*Try it:* Restate all the data word for word, leaving nothing out.

*Saved entries:*
● ● ● ● ● ● ●

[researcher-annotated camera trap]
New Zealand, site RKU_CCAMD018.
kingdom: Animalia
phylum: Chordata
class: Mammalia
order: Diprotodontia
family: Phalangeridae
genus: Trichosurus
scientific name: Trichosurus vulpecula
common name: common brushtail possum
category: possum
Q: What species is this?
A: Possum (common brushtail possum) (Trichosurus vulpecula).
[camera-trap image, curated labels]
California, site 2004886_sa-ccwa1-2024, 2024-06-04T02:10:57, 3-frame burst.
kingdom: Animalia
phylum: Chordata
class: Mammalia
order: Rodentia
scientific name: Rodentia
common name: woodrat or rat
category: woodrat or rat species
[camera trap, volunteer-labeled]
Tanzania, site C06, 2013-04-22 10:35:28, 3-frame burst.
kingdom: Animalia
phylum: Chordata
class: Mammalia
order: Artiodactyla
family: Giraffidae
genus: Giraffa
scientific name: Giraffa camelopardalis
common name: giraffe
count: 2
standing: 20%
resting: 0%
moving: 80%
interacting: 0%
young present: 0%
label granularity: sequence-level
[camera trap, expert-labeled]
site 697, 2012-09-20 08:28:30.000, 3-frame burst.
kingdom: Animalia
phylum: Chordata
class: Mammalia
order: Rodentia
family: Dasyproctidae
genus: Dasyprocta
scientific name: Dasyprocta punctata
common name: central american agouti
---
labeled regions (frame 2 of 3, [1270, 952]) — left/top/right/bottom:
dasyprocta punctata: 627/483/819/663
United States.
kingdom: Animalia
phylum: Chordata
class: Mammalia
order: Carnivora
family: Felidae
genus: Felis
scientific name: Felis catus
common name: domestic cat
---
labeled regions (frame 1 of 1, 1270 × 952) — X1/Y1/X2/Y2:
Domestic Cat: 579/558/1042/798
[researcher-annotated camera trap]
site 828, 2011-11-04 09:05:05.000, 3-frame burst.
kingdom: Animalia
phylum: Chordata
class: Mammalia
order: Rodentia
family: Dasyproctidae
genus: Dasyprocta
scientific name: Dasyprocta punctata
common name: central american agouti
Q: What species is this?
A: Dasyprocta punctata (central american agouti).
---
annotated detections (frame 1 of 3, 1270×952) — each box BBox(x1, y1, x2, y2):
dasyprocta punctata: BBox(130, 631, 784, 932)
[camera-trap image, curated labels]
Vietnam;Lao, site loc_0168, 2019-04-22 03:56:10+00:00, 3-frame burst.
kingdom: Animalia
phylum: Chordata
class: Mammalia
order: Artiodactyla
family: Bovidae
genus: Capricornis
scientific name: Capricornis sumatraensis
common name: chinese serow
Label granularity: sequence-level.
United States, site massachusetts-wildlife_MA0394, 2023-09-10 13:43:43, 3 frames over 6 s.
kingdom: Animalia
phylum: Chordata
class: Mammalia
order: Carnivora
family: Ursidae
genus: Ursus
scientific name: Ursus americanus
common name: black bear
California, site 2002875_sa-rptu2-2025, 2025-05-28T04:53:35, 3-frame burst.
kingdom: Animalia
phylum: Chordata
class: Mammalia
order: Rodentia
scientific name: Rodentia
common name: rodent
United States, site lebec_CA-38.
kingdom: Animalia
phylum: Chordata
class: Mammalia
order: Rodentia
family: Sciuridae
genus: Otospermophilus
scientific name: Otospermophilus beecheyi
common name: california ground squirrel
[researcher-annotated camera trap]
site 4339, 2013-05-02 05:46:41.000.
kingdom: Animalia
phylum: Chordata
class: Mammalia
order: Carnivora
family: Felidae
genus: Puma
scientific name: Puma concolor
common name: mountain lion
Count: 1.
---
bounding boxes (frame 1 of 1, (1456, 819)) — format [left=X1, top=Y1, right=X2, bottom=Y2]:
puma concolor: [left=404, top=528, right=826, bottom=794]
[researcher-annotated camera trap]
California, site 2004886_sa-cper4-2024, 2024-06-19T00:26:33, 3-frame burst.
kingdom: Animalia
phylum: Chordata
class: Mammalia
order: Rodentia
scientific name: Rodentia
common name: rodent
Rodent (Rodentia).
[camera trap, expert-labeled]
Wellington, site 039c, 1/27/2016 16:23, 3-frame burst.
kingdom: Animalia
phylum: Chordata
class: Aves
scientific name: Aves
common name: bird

● ● ● ● ● ● ●

*Result of this task:*
[researcher-annotated camera trap]
New Zealand, site RKU_CCAMD018.
kingdom: Animalia
phylum: Chordata
class: Mammalia
order: Diprotodontia
family: Phalangeridae
genus: Trichosurus
scientific name: Trichosurus vulpecula
common name: common brushtail possum
category: possum
Q: What species is this?
A: Possum (common brushtail possum) (Trichosurus vulpecula).
[camera-trap image, curated labels]
California, site 2004886_sa-ccwa1-2024, 2024-06-04T02:10:57, 3-frame burst.
kingdom: Animalia
phylum: Chordata
class: Mammalia
order: Rodentia
scientific name: Rodentia
common name: woodrat or rat
category: woodrat or rat species
[camera trap, volunteer-labeled]
Tanzania, site C06, 2013-04-22 10:35:28, 3-frame burst.
kingdom: Animalia
phylum: Chordata
class: Mammalia
order: Artiodactyla
family: Giraffidae
genus: Giraffa
scientific name: Giraffa camelopardalis
common name: giraffe
count: 2
standing: 20%
resting: 0%
moving: 80%
interacting: 0%
young present: 0%
label granularity: sequence-level
[camera trap, expert-labeled]
site 697, 2012-09-20 08:28:30.000, 3-frame burst.
kingdom: Animalia
phylum: Chordata
class: Mammalia
order: Rodentia
family: Dasyproctidae
genus: Dasyprocta
scientific name: Dasyprocta punctata
common name: central american agouti
---
labeled regions (frame 2 of 3, [1270, 952]) — left/top/right/bottom:
dasyprocta punctata: 627/483/819/663
United States.
kingdom: Animalia
phylum: Chordata
class: Mammalia
order: Carnivora
family: Felidae
genus: Felis
scientific name: Felis catus
common name: domestic cat
---
labeled regions (frame 1 of 1, 1270 × 952) — X1/Y1/X2/Y2:
Domestic Cat: 579/558/1042/798
[researcher-annotated camera trap]
site 828, 2011-11-04 09:05:05.000, 3-frame burst.
kingdom: Animalia
phylum: Chordata
class: Mammalia
order: Rodentia
family: Dasyproctidae
genus: Dasyprocta
scientific name: Dasyprocta punctata
common name: central american agouti
Q: What species is this?
A: Dasyprocta punctata (central american agouti).
---
annotated detections (frame 1 of 3, 1270×952) — each box BBox(x1, y1, x2, y2):
dasyprocta punctata: BBox(130, 631, 784, 932)
[camera-trap image, curated labels]
Vietnam;Lao, site loc_0168, 2019-04-22 03:56:10+00:00, 3-frame burst.
kingdom: Animalia
phylum: Chordata
class: Mammalia
order: Artiodactyla
family: Bovidae
genus: Capricornis
scientific name: Capricornis sumatraensis
common name: chinese serow
Label granularity: sequence-level.
United States, site massachusetts-wildlife_MA0394, 2023-09-10 13:43:43, 3 frames over 6 s.
kingdom: Animalia
phylum: Chordata
class: Mammalia
order: Carnivora
family: Ursidae
genus: Ursus
scientific name: Ursus americanus
common name: black bear
California, site 2002875_sa-rptu2-2025, 2025-05-28T04:53:35, 3-frame burst.
kingdom: Animalia
phylum: Chordata
class: Mammalia
order: Rodentia
scientific name: Rodentia
common name: rodent
United States, site lebec_CA-38.
kingdom: Animalia
phylum: Chordata
class: Mammalia
order: Rodentia
family: Sciuridae
genus: Otospermophilus
scientific name: Otospermophilus beecheyi
common name: california ground squirrel
[researcher-annotated camera trap]
site 4339, 2013-05-02 05:46:41.000.
kingdom: Animalia
phylum: Chordata
class: Mammalia
order: Carnivora
family: Felidae
genus: Puma
scientific name: Puma concolor
common name: mountain lion
Count: 1.
---
bounding boxes (frame 1 of 1, (1456, 819)) — format [left=X1, top=Y1, right=X2, bottom=Y2]:
puma concolor: [left=404, top=528, right=826, bottom=794]
[researcher-annotated camera trap]
California, site 2004886_sa-cper4-2024, 2024-06-19T00:26:33, 3-frame burst.
kingdom: Animalia
phylum: Chordata
class: Mammalia
order: Rodentia
scientific name: Rodentia
common name: rodent
Rodent (Rodentia).
[camera trap, expert-labeled]
Wellington, site 039c, 1/27/2016 16:23, 3-frame burst.
kingdom: Animalia
phylum: Chordata
class: Aves
scientific name: Aves
common name: bird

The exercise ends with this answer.